A NoSQL database has been designed to manage semi-structured and document-oriented data for the flexible storage and retrieval of historical character data and their relationships. This design enables quick and cost-effective adaptation to potential changes during historical research.
The database model consists of a main collection of documents called Nobility» Within this collection, there are documents called Person, which represent historical characters. The base structure of each Person document includes a list of 23 attributes and four arrays of subdocuments. As a semi-structured database, the base structure can be modified whenever necessary.
Each Person document can be linked to other documents of the same type through two attributes: idFather and idMother, which contain the unique identifier of, respectively, the historical character’s father and mother. It allows for the creation of a hierarchical genealogical structure for any character stored in the database.
Furthermore, each Person document is linked to four possible types of documents through the aforementioned arrays, providing both embedded and referenced document relationships, as commonly found in document-oriented databases (embedded documents and referenced documents).
The database is hosted in the cloud infrastructure of MongoDB (Atlas). Currently, remote access is provided to researchers’ devices. In the future, the database will be deployed within a public entity associated with scientific research and accessible through a web environment, available to researchers, developers, and the general public for data consultation.
This database represents an innovation in the field of historical research projects. Historically, most databases used in research projects have been relational databases. A study conducted within the Atlantocracies project surveyed the technical characteristics of databases used in 37 internationally renowned history-related projects. Over 70% of those databases were relational, while only 9% were NoSQL databases, all of which were graph-oriented. Therefore, the authors’ database model is presumably the first document-oriented model used for this type of research.

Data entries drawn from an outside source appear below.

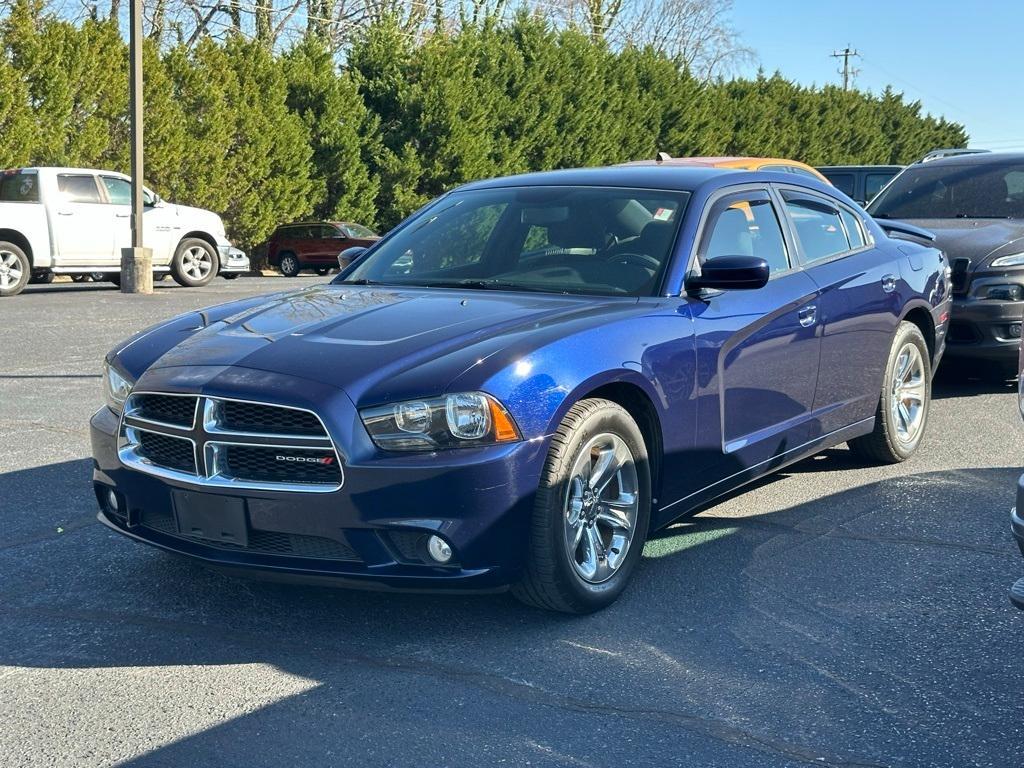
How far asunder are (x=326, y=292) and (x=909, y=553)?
2.60 m

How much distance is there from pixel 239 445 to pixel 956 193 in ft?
24.6

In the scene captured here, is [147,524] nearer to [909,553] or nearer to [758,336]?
[758,336]

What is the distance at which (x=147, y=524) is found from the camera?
14.2 ft

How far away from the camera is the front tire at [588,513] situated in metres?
4.08

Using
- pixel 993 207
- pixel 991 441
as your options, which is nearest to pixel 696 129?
pixel 993 207

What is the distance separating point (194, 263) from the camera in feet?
67.4

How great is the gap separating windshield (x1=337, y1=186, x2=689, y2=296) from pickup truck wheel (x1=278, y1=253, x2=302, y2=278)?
84.2 ft

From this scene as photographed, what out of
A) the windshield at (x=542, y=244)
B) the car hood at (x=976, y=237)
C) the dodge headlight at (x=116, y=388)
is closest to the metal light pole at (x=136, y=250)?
the car hood at (x=976, y=237)

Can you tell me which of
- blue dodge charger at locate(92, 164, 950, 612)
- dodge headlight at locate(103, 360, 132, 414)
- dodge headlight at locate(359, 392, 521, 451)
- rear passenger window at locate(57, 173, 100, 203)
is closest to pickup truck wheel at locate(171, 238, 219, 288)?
rear passenger window at locate(57, 173, 100, 203)

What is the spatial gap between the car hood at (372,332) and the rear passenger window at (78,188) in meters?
15.2

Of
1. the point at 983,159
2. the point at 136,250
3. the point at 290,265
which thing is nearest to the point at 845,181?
the point at 983,159

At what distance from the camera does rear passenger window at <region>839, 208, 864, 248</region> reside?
638 centimetres

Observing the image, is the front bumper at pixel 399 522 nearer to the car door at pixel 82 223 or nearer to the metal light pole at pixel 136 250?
the metal light pole at pixel 136 250

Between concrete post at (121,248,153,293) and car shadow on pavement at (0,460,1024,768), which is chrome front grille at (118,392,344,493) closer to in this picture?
car shadow on pavement at (0,460,1024,768)
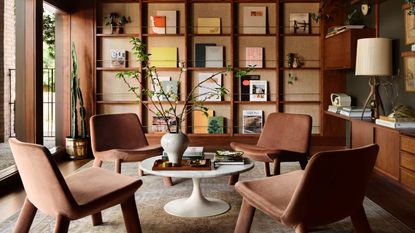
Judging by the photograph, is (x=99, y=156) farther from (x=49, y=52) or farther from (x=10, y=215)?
(x=49, y=52)

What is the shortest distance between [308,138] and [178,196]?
1298 mm

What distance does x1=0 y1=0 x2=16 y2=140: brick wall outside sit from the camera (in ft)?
18.5

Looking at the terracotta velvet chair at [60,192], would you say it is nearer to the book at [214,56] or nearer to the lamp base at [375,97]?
the lamp base at [375,97]

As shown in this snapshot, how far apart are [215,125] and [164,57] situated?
1184 mm

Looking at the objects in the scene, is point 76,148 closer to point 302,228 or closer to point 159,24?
point 159,24

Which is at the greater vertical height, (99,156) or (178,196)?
(99,156)

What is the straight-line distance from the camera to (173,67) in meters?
5.82

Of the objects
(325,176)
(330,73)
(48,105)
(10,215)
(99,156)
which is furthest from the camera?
(48,105)

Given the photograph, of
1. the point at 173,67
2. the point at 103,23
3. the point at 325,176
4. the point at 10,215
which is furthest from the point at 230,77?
the point at 325,176

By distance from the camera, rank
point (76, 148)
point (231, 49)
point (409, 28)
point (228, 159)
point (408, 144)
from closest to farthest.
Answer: point (228, 159) < point (408, 144) < point (409, 28) < point (76, 148) < point (231, 49)

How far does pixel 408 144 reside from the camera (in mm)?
3500

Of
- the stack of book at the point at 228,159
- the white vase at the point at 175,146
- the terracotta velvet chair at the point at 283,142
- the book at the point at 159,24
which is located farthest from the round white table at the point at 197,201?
the book at the point at 159,24

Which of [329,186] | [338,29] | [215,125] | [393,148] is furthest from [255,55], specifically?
[329,186]

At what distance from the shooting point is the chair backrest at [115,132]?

The main advantage and difference compared to other proposed solutions lie in its high flexibility. Historical research is a dynamic field, with new attributes, objectives, and questions emerging as information sources are explored. This leads to constant variations in the collected data for each object of study. Document-oriented databases allow for flexible data processing. In our specific case, although historical characters have a basic attribute structure, this structure can be modified, expanded, or reduced as needed. Thus, each stored historical character can have a completely different internal structure. In contrast, relational models require fixed table structures that all insertions must adhere to, and modifying them entails significant investments in time, effort, and money. Therefore, the presented model can quickly and easily adapt to any historical character-related information source. Similarly, the chosen database management system can efficiently handle the dynamic requirements of historical research.